Crime and PunishmentCrime and Punishment Poster
Directed by Josef von Sternberg
1935/USA
B.P. Schulberg Productions for Columbia Pictures Corporation

First viewing

 

“Do you understand, sir, do you understand what it means when you have absolutely nowhere to turn?” Marmeladov’s question came suddenly into his mind “for every man must have somewhere to turn…” ― Fyodor Dostoyevsky, Crime and Punishment

I loved this film, a loose adaptation of the Dostoyevsky novel.  Raskolnikov (Peter Lorre) graduates with highest honors from university and makes his mother and sister proud.  He goes on to write scholarly articles on criminology.  He has a sort of Nietzschean theory that ordinary standards cannot be applied to extraordinary men.  His articles don’t pay much, however, and he is living in desperate poverty.  He goes to a grasping, insulting old pawnbroker to pawn his father’s watch to pay the rent and while there meets a sweet, devout prostitute named Sonya (Marian Marsh).

When he discovers that his sister has lost her position and feels forced to marry a horrible beaurocrat to support herself and their mother, he snaps and murders the pawnbroker for her money.  The rest of the story follows the psychological aftermath of the crime on Raskolnikov,  the relentless investigation of the murder by Inspector Porfiry, and the redemptive love of Sonya.

Crime and Punishment 1

According to the commentary track on Mad Love, Peter Lorre agreed to star in that film in exchange for a guarantee that he could make this one.  I am glad it worked out because he is simply fantastic in it.  It is great to see him exercise a full range of emotion in a complex leading role.  My favorite parts were immediately after the crime when the character decided that he no longer feared anything.  I laughed out loud several times at the way Lorre delivered the many zingers.  He is also pathetic, tender, and hysterical as the moment requires.  Marian Marsh is very good and Edward Arnold is almost satanic as the inspector.  The film looks quite beautiful despite its low budget thanks to cinematography by Lucien Ballard.

The complete film is currently available at a couple of different obvious online video sources.

To view clips on TCM.com go here: http://www.tcm.com/mediaroom/video/361077/Crime-And-Punishment-Movie-Clip-Contemplating-Life.html

2 thoughts on “Crime and Punishment (1935)

  1. As you know, I think that Peter Lorre’s acting in his early films is excellent and this is no exception.

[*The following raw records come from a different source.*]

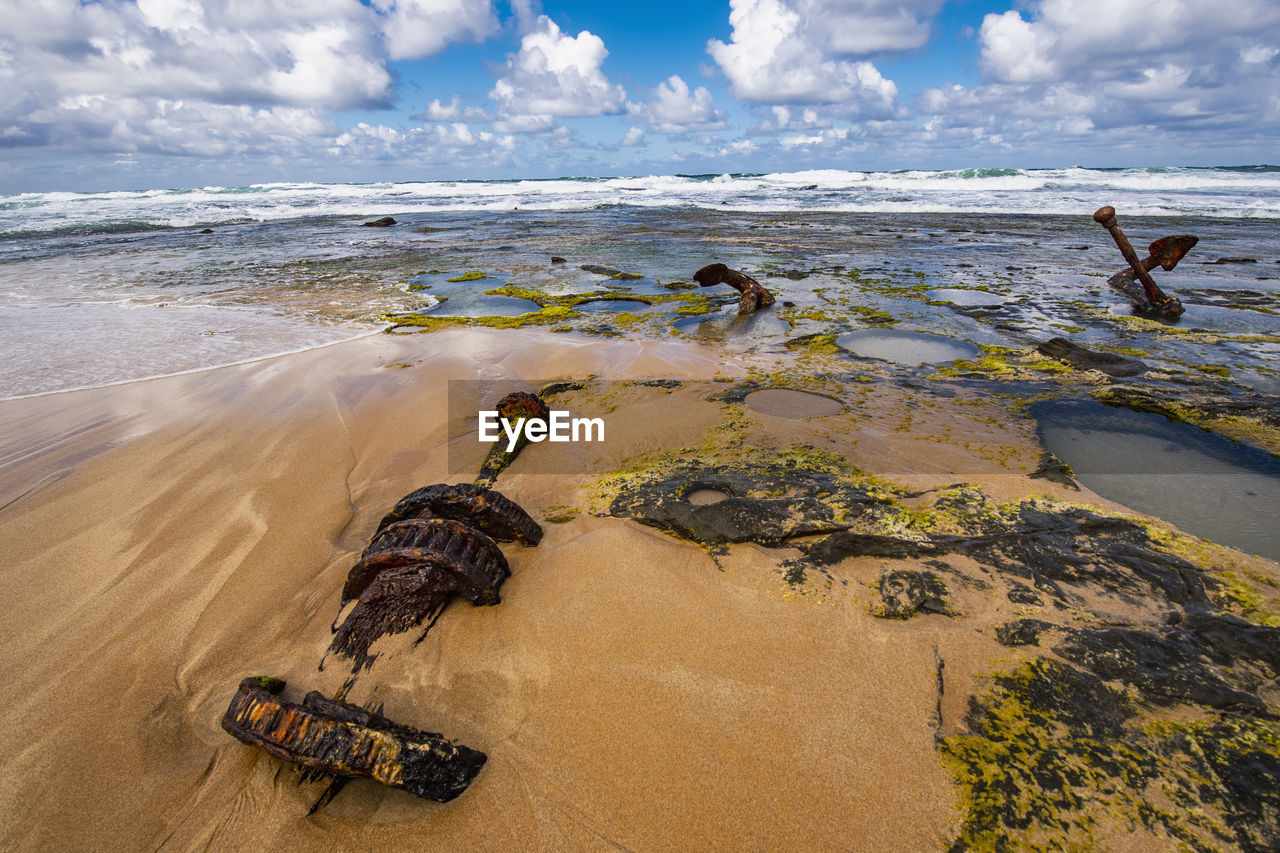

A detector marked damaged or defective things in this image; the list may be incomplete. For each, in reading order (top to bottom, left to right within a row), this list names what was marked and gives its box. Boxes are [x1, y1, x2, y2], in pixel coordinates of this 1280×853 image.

corroded metal debris [696, 262, 776, 314]
corroded iron [696, 262, 776, 316]
corroded iron [1088, 205, 1192, 318]
rusty anchor [1088, 206, 1200, 320]
corroded metal debris [1096, 206, 1192, 320]
corroded iron [472, 392, 548, 486]
corroded metal debris [330, 486, 540, 672]
corroded metal debris [220, 672, 484, 804]
corroded iron [220, 672, 484, 804]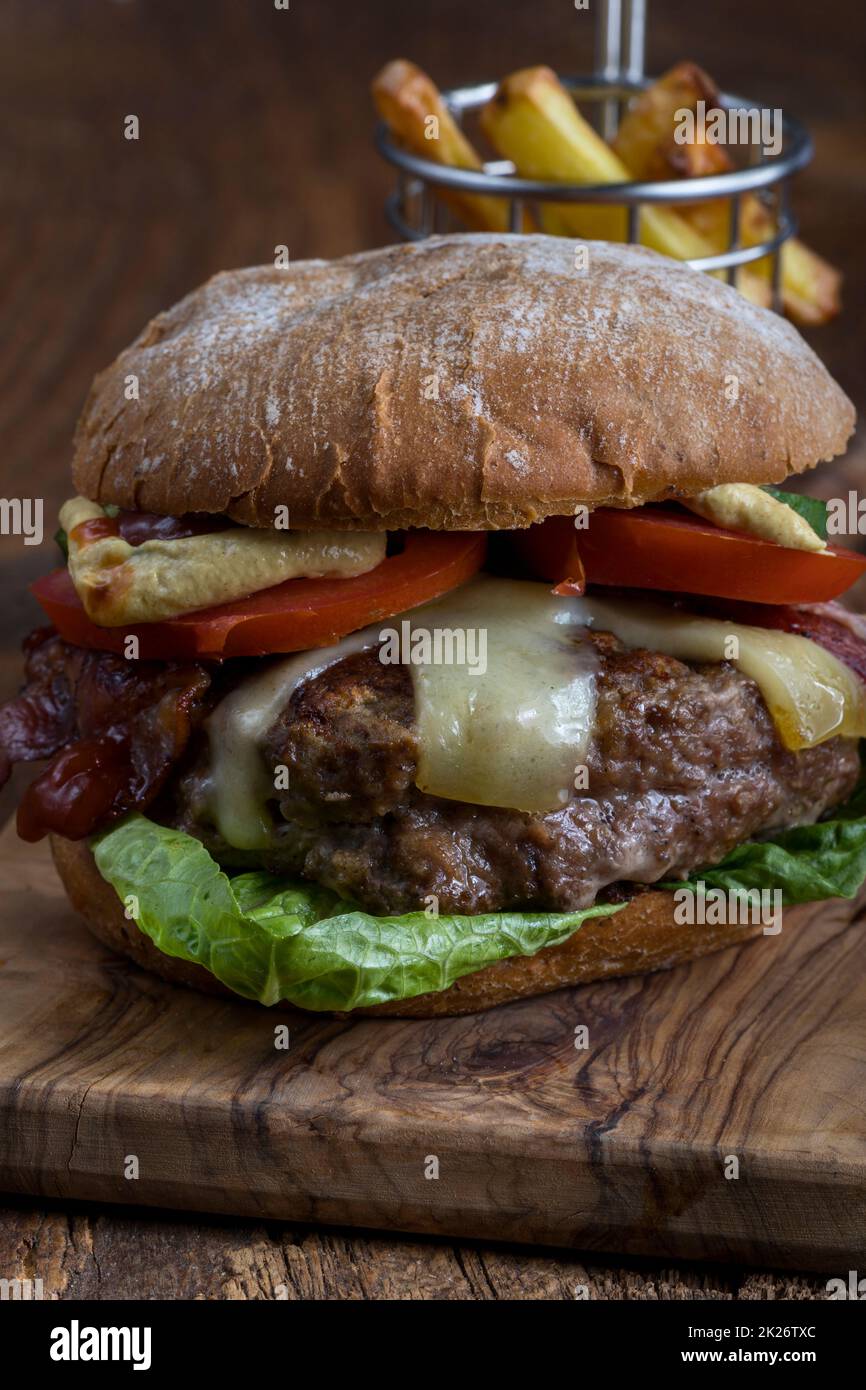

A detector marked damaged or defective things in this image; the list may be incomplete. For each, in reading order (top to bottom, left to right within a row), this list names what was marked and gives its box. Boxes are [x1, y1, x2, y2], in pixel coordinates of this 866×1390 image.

charred patty surface [173, 636, 861, 917]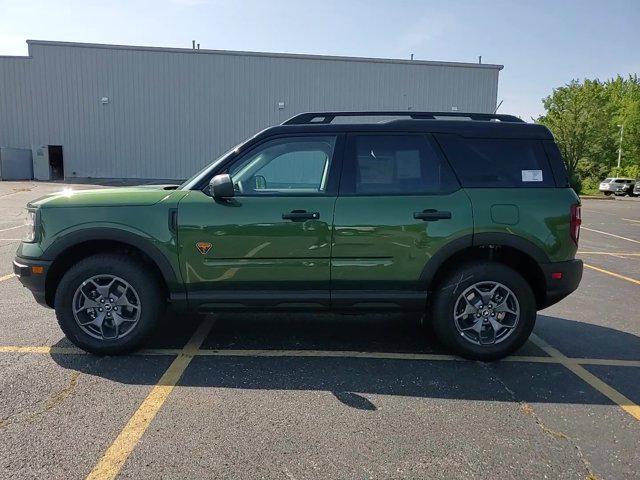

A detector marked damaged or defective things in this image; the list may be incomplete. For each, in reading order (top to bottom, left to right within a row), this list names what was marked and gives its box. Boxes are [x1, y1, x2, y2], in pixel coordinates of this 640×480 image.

parking lot crack [482, 364, 596, 480]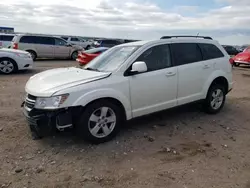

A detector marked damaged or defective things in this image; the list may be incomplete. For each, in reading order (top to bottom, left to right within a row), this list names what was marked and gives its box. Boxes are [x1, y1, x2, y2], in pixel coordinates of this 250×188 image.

damaged front bumper [21, 102, 78, 139]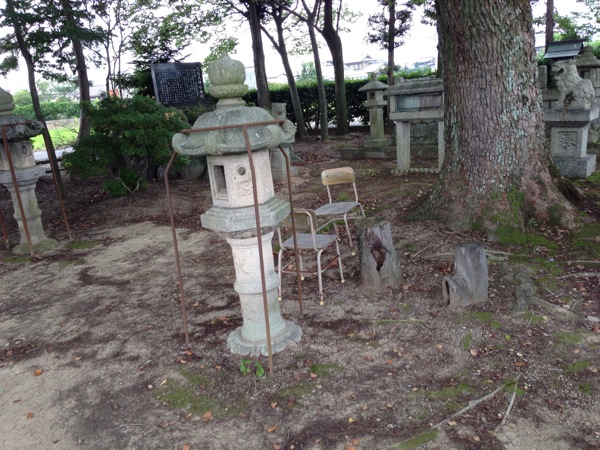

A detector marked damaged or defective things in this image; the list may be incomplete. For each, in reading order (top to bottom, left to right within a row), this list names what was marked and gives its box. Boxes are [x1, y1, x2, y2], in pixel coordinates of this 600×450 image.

rusty metal [0, 125, 33, 256]
rusty metal [163, 151, 191, 344]
rusty metal [241, 125, 274, 378]
rusty metal [278, 146, 302, 314]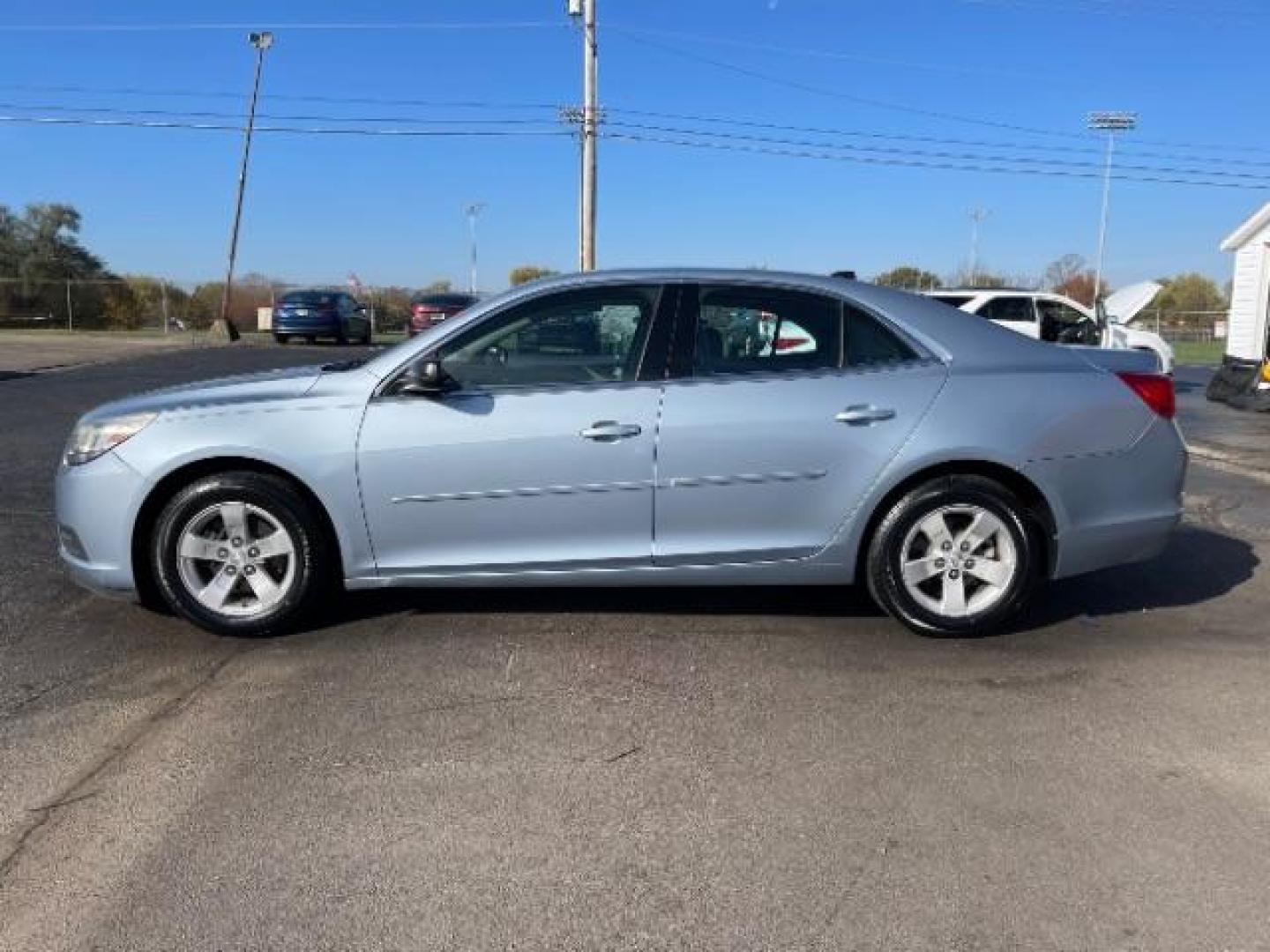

There is something about that strange looking little man which can either be pathetic or menacing. He could play it either way, or he could be Joel Cairo in Maltese Falcon with a totally different persona.
    I don’t think that this film was popular with the public if I remember correctly…..maybe it was too cerebral or didn’t star some handsome hunk and one of the glamor girls. Have you ever noticed that you don’t hear much about this film?

  2. I wonder if audiences of the day saw Dostoevsky as too high-brow. It seems like something that might have gone over in Europe. Of course, with the political situation, it wasn’t going to play in Germany or the USSR. On the other hand, I read that von Sternberg hated it himself because of the liberties that were taken with the plot, so maybe Dostoevsky lovers wouldn’t have liked it either. I’ve read the novel years ago, though, and I really liked it a lot.